• _Brief 1_: In the listing, switch "chair" to "seat" and write the lines out again with nothing else changed. Begin at the line that has "other in inches?" and stop at the end of the listing.

WHERE Clause & Filtering: Performance
Module: SQL Fundamentals
1. Index the columns that appear in WHERE predicates. A full scan on a 10M-row table takes seconds; an index seek takes milliseconds. The most impactful optimization is adding the right index, not rewriting the query.
2. Keep indexed columns bare. Any function or expression applied to a column in a WHERE predicate makes the predicate non-sargable and forces a full scan. Rewrite function predicates as range predicates on the raw column.
3. Match the data type. Comparing a VARCHAR column against an integer literal forces an implicit cast on every row, bypassing the index. Use the correct literal type to match the column.
4. Design composite indexes around query patterns. Index column order matters: (status, created_at) serves WHERE status = 'active' AND created_at > X but not WHERE created_at > X alone. Lead with equality predicates, follow with range predicates.
5. Prefer EXISTS over IN for correlated subqueries on large tables. EXISTS short-circuits on the first match; IN materializes the full subquery result before the join. For anti-join patterns, NOT EXISTS is typically faster than NOT IN when NULLs are possible.
6. Watch for OR expansion killing index use. A single column index cannot simultaneously seek two disjoint ranges connected by OR. The optimizer may choose a full scan. Consider UNION ALL of two separate indexed queries as an alternative.
7. Avoid leading wildcards in LIKE. WHERE name LIKE '%Smith' cannot use a B-tree index. WHERE name LIKE 'Smith%' can. For full substring search, use a full-text index.

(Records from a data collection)
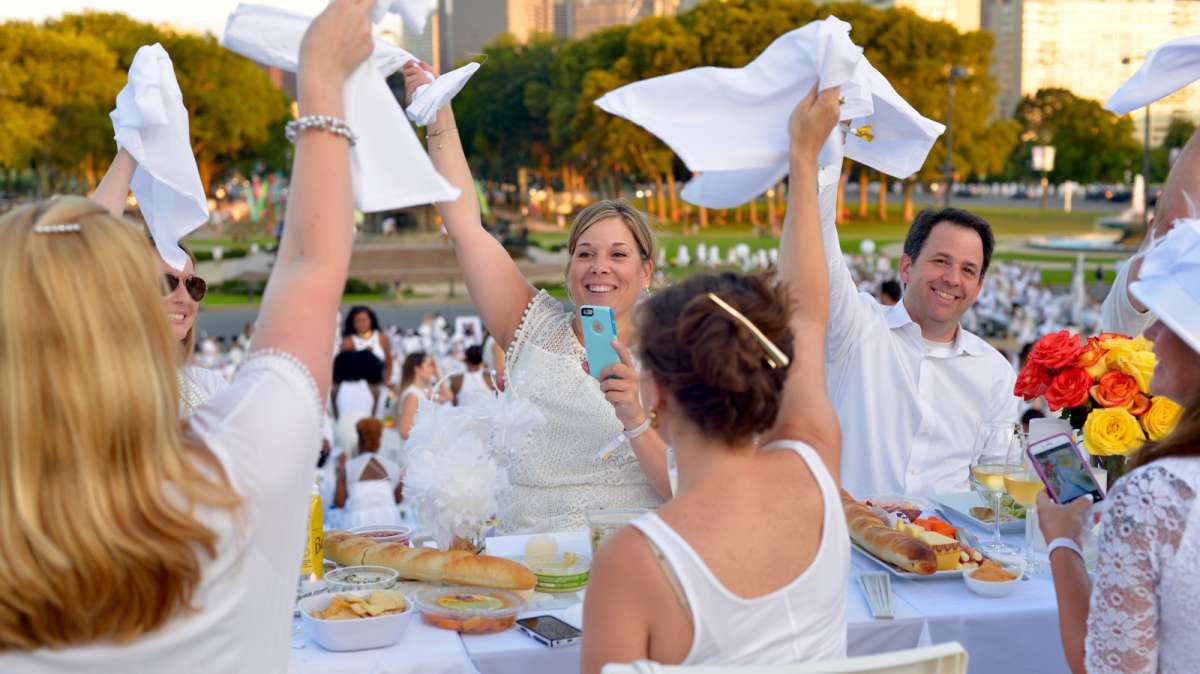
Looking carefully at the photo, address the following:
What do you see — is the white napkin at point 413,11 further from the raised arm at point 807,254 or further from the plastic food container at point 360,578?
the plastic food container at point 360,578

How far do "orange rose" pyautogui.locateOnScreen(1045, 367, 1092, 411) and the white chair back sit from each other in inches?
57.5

• _Brief 2_:
Answer from the notes on SQL filtering performance:
(a) When designing a composite index, which kind of predicate should come first and which should follow?
(b) What do the notes suggest as an alternative when OR connects two disjoint ranges on a single-column index?
(c) Which of the two LIKE patterns shown can use a B-tree index?

• _Answer 1_:
How far do "orange rose" pyautogui.locateOnScreen(1045, 367, 1092, 411) and the white seat back sit from each other in inches?
57.5

• _Answer 2_:
(a) Equality predicates come first, followed by range predicates.
(b) A UNION ALL of two separate indexed queries.
(c) WHERE name LIKE 'Smith%'